When her film about the 1990 Oka Crisis came out, the response was decidedly cool. Initially, CBC wouldn't show the film. When the film was shown at festivals in Canada, after premiering in the U.K., Obomsawin says she received a lot of “bad publicity” from the media in Quebec. Eventually, CBC relented, subsequently airing the two-hour film many times.
Speaking by phone from Montreal, Obomsawin says she is happy she did the film. In her subsequent travels to First Nations across Canada she says people often express gratitude for the stand the Mohawks took, saying that governments have treated them differently since.

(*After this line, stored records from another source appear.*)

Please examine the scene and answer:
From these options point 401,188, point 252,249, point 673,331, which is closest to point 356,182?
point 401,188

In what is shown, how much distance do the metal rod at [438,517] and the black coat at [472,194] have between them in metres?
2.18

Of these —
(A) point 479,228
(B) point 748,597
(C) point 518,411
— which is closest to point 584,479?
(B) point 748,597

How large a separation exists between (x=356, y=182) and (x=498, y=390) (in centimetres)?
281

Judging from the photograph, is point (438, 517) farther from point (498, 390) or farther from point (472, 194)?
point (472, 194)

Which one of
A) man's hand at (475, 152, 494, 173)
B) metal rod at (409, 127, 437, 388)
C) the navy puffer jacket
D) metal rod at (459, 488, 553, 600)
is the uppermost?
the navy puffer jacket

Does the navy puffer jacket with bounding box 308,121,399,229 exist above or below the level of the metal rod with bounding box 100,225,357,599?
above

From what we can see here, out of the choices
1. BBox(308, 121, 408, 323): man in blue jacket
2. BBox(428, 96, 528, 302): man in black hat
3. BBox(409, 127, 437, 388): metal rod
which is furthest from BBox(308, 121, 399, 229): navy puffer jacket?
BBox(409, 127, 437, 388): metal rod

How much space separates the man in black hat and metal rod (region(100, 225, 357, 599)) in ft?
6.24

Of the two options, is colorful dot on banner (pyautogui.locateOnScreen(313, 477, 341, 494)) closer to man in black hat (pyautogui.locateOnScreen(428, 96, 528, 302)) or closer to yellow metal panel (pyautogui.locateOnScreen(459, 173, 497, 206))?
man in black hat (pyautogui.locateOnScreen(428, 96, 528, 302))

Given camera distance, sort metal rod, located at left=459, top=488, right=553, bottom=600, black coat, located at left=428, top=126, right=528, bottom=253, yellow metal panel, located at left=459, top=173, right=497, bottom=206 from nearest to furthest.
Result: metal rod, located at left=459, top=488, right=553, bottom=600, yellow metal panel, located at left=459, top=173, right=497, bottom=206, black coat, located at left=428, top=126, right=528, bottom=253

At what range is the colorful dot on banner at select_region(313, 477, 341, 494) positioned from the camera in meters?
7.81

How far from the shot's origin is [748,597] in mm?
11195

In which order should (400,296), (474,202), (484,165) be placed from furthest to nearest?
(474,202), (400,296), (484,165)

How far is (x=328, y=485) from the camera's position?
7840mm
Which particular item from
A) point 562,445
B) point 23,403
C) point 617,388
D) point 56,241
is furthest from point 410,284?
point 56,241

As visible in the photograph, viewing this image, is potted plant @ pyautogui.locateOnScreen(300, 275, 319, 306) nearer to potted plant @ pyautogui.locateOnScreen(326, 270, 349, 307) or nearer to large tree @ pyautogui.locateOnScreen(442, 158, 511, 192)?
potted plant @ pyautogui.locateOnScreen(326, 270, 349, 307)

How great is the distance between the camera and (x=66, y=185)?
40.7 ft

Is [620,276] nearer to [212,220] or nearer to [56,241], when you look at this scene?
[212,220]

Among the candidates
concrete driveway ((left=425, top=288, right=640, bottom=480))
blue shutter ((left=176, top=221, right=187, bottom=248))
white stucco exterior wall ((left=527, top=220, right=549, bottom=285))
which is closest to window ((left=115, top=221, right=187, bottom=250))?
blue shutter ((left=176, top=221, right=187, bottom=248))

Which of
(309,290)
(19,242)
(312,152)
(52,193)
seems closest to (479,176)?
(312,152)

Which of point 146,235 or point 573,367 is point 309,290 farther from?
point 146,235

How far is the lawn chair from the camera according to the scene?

She believes the Oka Crisis was a turning point for the country. And she was there to provide an intimate glimpse into life behind the barricades—the tremendous tension, the tactical considerations, and the tender moments: a wedding, a badly wounded warrior, a mother singing a lullaby to her child around a fire as a military chopper hovers overhead.
While Obomsawin speaks with deep admiration for the courage and dignity of the Warriors and their supporters, her film does not idealize them. It shows their breaches in discipline, their anger and the efforts of spiritual leaders to contain the aggression of some of the younger men.
The footage she obtained is all the more valuable because media access was limited both by the military and by the sheer danger of the situation. For a time she would sneak in and out of the Mohawk camp. Other times she would endure hassles from police, soldiers and white people in Oka, who mistreated her for being indigenous.
For a time she slept outdoors under a crude shelter made of garbage bags hung over a cord between two trees. For a certain period, she was also frustrated by the rigid control placed on her by the Mohawk media minder, though this later eased.
During the final siege at the treatment centre, her cameramen left out of fear, leaving her to use equipment she was not familiar with. Everyone was on edge, and she says she knew a single shot could have ignited a deadly firestorm. She thought about the seven kids in the camp and about what would happen with her own daughter if she were shot.
Obomsawin is currently working on two films, both about treatment of indigenous children. She also speaks frequently to university classes and other groups. Emotion overtakes her as she shares of the vision and pride she sees in indigenous young people today, people who know who they are and will not settle for a life of dysfunction.
Last year Obomsawin became the first Indigenous filmmaker to have her work—a film called Trick or Treaty? [https://www.nfb.ca/film/trick_or_treaty]—included in the prestigious Masters program at the Toronto International Film Festival.
Surprise reconciliation
“A sister's grief bridges a cultural divide” [http://www.cbc.ca/news/canada/a-sister-s-grief-bridges-a-cultural-divide... is the incredible CBC account of how a sister of the police officer killed in the raid at Oka unexpectedly encountered the Mohawks of Kanehsatake in a Montreal church.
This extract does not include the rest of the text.